Il est certains esprits dont les sombres pensées
Sont d’un nuage épais toujours embarrassées;
Le jour de la raison ne le saurait percer.
Avant donc que d’écrire apprenez à penser.
Selon que notre idée est plus ou moins obscure,
L’expression la suit, ou moins nette, ou plus pure.
Ce que l’on conçoit bien s’énonce clairement,
Et les mots pour le dire arrivent aisément.
Surtout qu’en vos écrits la langue révérée
Dans vos plus grands excès vous soit toujours sacrée.
En vain vous me frappez d’un son mélodieux,
Si le terme est impropre, ou le tour vicieux;
Mon esprit n’admet point un pompeux barbarisme,
Ni d’un vers ampoulé l’orgueilleux solécisme.
Sans la langue, en un mot, l’auteur le plus divin
Est toujours, quoi qu’il fasse, un méchant écrivain
Nicolas Boileau, L’art poétique, chant I, v.131-162
Un sujet d’étonnement pour moi est l’emploi de vocabulaire anglais dans la langue française alors que rien, sur le plan linguistique, n’y oblige.
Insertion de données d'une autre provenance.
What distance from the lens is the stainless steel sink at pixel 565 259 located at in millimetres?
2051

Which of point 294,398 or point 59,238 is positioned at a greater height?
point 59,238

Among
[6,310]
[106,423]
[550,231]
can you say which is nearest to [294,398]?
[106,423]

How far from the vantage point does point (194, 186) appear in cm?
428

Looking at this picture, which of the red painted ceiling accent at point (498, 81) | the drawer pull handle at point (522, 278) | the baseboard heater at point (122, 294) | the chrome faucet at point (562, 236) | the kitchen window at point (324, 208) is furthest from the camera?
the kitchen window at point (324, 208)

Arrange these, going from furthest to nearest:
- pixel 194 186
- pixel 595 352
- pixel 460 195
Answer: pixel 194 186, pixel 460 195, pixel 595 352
S.
Rien n’y oblige, Steven… Sauf le snobisme de l’élite ou comme disait Pierre Bourdieu « l’effet de distinction ». Dans un second temps, les mots anglais sont relayés par les médias et se diffusent dans toutes les classes.
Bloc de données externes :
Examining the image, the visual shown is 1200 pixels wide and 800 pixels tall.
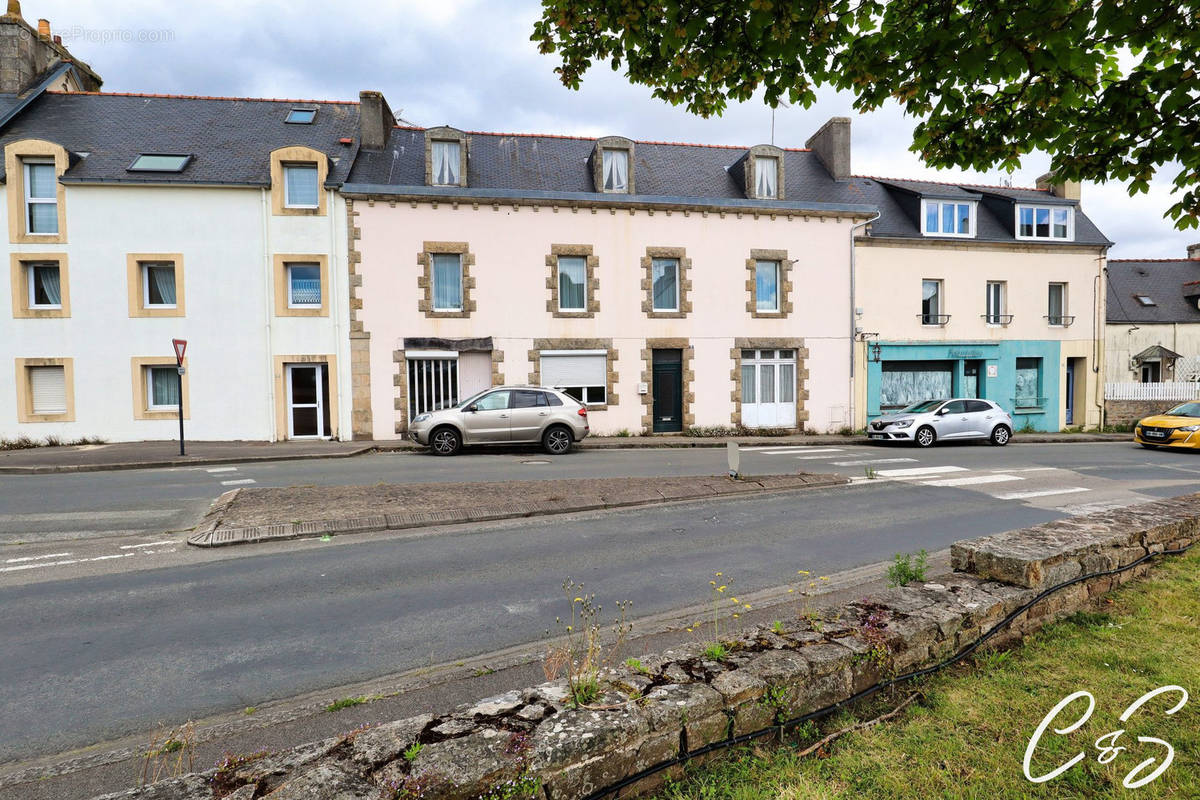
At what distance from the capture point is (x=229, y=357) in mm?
17344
Ça c’était le modèle ancien de propagation. Il y en a maintenant un autre qui vient des « cultures jeunes » : rap, sport, tag… Les mots sont repris dans les pubs et se diffusent alors vers les autres classes et notamment l’élite qui s’en empare…
Dès lors, du haut en bas de la société française, tout le monde truffe son discours d’anglicismes plus ou moins bien utilisés…
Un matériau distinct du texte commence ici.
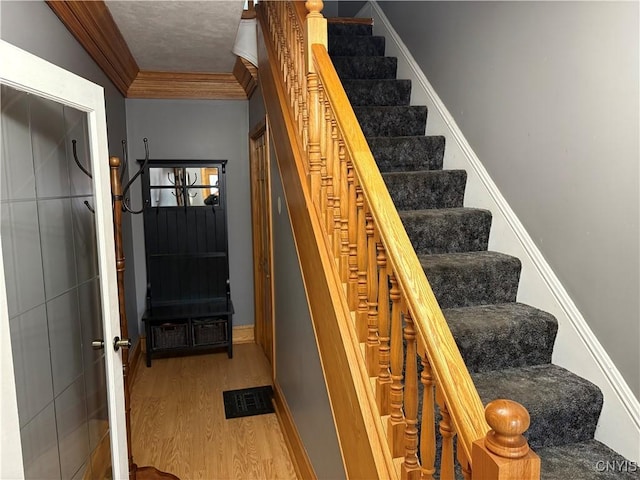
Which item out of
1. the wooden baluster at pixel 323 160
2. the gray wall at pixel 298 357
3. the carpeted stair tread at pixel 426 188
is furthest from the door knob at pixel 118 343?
the carpeted stair tread at pixel 426 188

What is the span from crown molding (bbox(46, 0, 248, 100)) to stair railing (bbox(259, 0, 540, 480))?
1.04 m

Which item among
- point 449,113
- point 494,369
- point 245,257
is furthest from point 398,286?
point 245,257

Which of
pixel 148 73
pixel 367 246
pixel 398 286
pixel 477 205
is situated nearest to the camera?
pixel 398 286

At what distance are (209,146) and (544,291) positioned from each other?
3.23 metres

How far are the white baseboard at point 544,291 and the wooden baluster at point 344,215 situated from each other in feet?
3.18

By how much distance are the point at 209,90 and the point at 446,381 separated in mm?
3762

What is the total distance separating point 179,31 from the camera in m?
2.84

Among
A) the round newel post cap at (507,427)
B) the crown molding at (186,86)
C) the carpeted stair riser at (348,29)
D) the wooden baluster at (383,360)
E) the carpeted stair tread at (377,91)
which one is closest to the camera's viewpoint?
the round newel post cap at (507,427)

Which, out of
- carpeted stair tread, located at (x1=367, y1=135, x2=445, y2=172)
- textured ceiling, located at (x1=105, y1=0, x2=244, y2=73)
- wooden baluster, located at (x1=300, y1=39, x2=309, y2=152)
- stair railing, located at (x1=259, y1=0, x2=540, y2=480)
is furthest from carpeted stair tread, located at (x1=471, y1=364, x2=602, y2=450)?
textured ceiling, located at (x1=105, y1=0, x2=244, y2=73)

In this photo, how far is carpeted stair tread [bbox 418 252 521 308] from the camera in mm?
2062

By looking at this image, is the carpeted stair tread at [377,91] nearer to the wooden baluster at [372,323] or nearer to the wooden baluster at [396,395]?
the wooden baluster at [372,323]

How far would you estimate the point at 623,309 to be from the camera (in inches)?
64.0

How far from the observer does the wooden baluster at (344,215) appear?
1632mm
Cela ne veut pas dire que l’anglais gagne des « parts de marché » dans la population française…. Prenez les cinéphiles, ceux qui ne vont voir les films qu’en « vo »… Quand la Cinémathèque passe un film sans sous-titres parce que la copie n’en a pas ou que le sous-titreur est défaillant : il ne reste qu’une poignée de spectateurs…
Prenez ceux qui se targuent d’être bilingues dans l’oligarchie administrative et qui seraient prêts à abandonner le français pour que l’anglais soit la langue unique européenne… je vous défie de trouver un roman en anglais dans leurs bibliothèques et les journaux en anglais qu’ils lisent sont, qu’ils le veuillent ou non, en « easy english »…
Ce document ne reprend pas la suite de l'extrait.